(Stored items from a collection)
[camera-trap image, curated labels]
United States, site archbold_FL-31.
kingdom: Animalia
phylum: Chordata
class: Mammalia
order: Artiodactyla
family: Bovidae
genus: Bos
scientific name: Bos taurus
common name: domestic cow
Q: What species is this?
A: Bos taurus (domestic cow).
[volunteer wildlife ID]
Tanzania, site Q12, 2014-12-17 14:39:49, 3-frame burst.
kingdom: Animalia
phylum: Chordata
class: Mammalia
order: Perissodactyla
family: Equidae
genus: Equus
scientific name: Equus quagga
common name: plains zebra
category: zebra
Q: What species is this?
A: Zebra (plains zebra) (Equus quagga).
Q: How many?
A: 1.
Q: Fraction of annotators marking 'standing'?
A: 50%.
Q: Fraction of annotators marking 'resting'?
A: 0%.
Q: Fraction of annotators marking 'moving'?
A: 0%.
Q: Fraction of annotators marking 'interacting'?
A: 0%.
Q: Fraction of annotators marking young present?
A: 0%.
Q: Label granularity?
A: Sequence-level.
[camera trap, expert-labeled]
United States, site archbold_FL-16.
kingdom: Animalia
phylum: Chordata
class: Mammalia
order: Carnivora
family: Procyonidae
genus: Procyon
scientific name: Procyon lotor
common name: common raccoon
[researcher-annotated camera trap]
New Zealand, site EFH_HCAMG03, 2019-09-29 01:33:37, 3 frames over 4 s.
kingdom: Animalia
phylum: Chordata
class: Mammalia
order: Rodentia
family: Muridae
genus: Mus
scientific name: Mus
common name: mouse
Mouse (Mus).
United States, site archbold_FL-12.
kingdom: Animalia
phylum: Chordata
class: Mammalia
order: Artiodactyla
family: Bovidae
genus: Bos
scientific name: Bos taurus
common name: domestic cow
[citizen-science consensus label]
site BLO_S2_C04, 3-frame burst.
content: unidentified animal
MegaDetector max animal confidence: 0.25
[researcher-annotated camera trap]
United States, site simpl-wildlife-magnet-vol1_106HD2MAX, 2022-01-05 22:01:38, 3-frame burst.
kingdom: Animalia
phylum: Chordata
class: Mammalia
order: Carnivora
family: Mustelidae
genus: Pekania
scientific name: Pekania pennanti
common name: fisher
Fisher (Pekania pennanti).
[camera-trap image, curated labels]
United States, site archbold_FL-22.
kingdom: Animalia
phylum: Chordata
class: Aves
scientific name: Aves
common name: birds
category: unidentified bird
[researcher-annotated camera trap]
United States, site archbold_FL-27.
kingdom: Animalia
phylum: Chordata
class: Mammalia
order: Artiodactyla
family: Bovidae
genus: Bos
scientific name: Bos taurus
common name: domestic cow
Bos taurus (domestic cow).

- **EXERCISE AIM**:
Looking at the data above, count every line holding the word "States" and state only the count.

- **THE COMPLETED TASK**:
6